[Dataset records]
◇ ◇ ◇

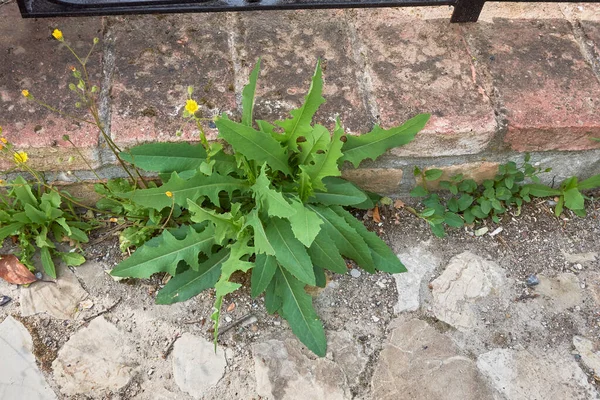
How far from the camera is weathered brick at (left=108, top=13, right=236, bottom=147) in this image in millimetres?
1899

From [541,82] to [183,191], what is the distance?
1334 millimetres

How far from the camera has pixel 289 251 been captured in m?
1.82

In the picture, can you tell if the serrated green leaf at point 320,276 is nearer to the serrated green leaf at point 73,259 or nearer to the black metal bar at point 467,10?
the serrated green leaf at point 73,259

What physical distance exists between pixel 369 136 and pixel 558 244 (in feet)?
3.03

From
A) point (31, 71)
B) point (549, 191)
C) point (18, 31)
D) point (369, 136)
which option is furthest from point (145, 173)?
point (549, 191)

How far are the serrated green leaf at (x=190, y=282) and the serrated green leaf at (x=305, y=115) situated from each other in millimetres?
508

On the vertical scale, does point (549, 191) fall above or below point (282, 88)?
A: below

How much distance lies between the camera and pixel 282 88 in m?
2.00

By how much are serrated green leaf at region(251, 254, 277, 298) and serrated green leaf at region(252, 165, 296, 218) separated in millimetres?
173

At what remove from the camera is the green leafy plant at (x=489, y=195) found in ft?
7.02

◇ ◇ ◇

_DIRECTION_
Extract every line of the records above that contains the word "pixel", copying each one in full.

_COMPLETE OUTPUT_
How far from the camera has pixel 289 251 been captured in m?
What physical distance exists between pixel 369 136 and pixel 558 244 (in feet)?
How much distance lies between the camera and pixel 282 88 in m?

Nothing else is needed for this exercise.